Status:	RESOLVED FIXED

Product:	glib
Classification:	Platform
Component:	win32
Version:	2.46.x
Hardware:	Other Windows

Importance:	Normal major
Target Milestone:	---
Assigned To:	gtk-win32 maintainers
QA Contact:	gtk-win32 maintainers

URL:
Whiteboard:

Depends on:
Blocks:

Reported:	2016-03-31 14:07 UTC by giacomopoz
Modified:	2016-09-17 09:39 UTC

See Also:
GNOME target:	---
GNOME version:	---

Attachments
W32: Do not ignore short waits in g_poll (1.31 KB, patch) 2016-04-28 14:26 UTC, LRN	committed	Details \| Review

Description giacomopoz 2016-03-31 14:07:23 UTC

As described and fixed in https://lists.gnu.org/archive/html/qemu-devel/2014-05/msg03572.html , current g_poll() Windows implementation doesn't properly handle small timeouts before calling MsgWaitForMultipleObjectsEx() leading to a whole CPU used just by g_poll().
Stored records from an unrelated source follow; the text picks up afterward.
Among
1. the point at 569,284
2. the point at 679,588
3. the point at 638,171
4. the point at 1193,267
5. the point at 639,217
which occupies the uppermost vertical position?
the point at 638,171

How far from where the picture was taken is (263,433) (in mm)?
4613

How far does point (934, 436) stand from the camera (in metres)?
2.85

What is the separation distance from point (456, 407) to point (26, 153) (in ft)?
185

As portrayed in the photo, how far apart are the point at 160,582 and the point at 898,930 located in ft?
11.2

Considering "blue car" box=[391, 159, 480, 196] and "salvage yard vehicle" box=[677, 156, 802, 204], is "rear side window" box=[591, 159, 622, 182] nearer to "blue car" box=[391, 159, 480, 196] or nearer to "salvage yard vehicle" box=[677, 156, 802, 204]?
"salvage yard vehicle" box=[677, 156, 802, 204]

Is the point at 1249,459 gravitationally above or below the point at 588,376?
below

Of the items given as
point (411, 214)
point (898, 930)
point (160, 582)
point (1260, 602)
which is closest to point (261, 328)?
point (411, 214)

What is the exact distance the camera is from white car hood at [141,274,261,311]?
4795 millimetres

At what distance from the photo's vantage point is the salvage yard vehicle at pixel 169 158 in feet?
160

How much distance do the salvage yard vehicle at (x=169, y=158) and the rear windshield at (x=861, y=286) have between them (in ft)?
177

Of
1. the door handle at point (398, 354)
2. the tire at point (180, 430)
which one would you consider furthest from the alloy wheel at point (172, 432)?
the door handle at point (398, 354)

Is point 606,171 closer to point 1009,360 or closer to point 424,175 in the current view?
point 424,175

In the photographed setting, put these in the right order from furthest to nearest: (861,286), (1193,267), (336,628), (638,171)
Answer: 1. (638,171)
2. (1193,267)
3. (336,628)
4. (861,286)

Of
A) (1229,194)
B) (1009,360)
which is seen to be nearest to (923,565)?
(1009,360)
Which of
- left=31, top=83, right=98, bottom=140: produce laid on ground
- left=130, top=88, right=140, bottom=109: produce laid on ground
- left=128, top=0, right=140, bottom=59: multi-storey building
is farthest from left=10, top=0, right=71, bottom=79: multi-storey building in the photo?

This is 100% reproducible in HexChat application on Windows 8+ x64 (and x86), please check profiling data at https://github.com/hexchat/hexchat/issues/830#issuecomment-52079358 .

I'd suggest to contact a Qemu developer if needed to fix this issue that has been wasting CPU for years on Windows platform

Related issues ignored for years and still open:
- https://bugzilla.gnome.org/show_bug.cgi?id=675695
- https://bugzilla.gnome.org/show_bug.cgi?id=728486

Comment 1 LRN 2016-03-31 14:47:05 UTC

Could you please re-iterate the problem, as it applies to glib git master (or a recent release)? I've read, albeit briefly, the Qemu mailing list post linked above, and it's not easy to make sense of it, because it's a patched revert to a commit from somewhere that broke HDD I/O, and one of these (either a commit or its unpatched revert or something?) at some point caused high CPU load on gpolls with short timeout.

Is the problem in glib polling pollfds before going into a waiting state, when timeout it short (that is the most coherent description of some problem i've read there)?

Comment 2 giacomopoz 2016-03-31 18:03:52 UTC

http://git.qemu.org/?p=qemu.git;a=blob;f=util/oslib-win32.c;h=c926db4a5c44b4df5d8a6e99d155ce41bc547c65;hb=master#l513

"Modification for QEMU: replaced timeout >= 10 by timeout > 0."

- if (retval == 0 && (timeout == INFINITE || timeout > 10)) {

+ if (retval == 0 && (timeout == INFINITE || timeout > 0)) {

Comment 3 LRN 2016-04-01 01:14:21 UTC

That code was added back in 2008 by tml in commit 605682521b501912a8a0c2e66a24bca171ae0df1.

It never explains why the check for timeout > 10 is there. Or, rather, the comment does try to explain, but i don't buy that explanation. 10ms might seem like a short time, but *not* waiting even that long increases the chance that you're going to busyloop.

Comment 4 giacomopoz 2016-04-01 09:49:40 UTC

Maybe the idea behind was to always wait at least 10 ms even if a smaller timeout (but > 0) was specified ? To make sure it won't try to wait for 2 ms.

Some kind of std::max(10, timeout) for the > 0 case might be even better than QEMU change. I don't know the value of INFINITE and if it should be kept out of any std::max() call.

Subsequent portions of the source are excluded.